* [Record set]
■ ■ ■ ■ ■
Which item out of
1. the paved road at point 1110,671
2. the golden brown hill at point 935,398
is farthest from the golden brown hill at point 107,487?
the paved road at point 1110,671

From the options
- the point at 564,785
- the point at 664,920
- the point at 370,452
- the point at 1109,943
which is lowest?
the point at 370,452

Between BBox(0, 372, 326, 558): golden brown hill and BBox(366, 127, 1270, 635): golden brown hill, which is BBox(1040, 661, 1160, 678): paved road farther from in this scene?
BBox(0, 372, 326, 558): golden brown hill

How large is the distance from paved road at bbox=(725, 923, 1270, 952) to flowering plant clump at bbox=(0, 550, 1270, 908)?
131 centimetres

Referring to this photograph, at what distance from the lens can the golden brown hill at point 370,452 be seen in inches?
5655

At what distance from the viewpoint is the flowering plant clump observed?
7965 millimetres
■ ■ ■ ■ ■
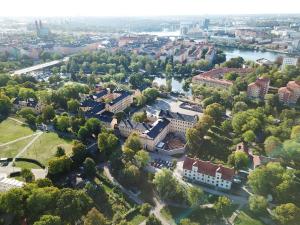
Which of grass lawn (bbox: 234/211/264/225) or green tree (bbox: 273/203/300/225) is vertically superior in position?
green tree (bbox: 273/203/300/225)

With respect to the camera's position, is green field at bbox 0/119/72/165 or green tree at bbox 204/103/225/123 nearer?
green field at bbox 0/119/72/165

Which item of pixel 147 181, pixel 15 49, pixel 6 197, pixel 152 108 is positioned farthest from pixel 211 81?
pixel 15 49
■ ■ ■ ■ ■
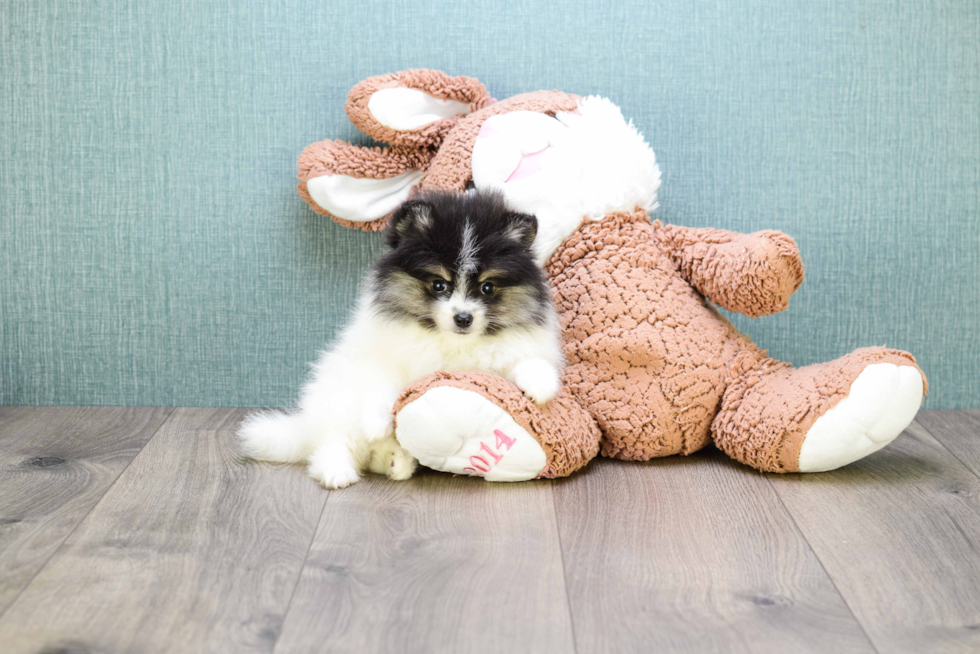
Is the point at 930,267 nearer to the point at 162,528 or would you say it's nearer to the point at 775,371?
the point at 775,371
■ ■ ■ ■ ■
* [What you should do] Copy out the data again word for word, from the line containing "Between BBox(0, 372, 326, 558): golden" through the line containing "131 centimetres", including both of those lines and nothing else.

* [Solution to the problem]
Between BBox(0, 372, 326, 558): golden brown hill and BBox(366, 127, 1270, 635): golden brown hill, which is BBox(1040, 661, 1160, 678): paved road farther from in this scene?
BBox(0, 372, 326, 558): golden brown hill

How large is the distance from paved road at bbox=(725, 923, 1270, 952) to flowering plant clump at bbox=(0, 550, 1270, 908)?
131 centimetres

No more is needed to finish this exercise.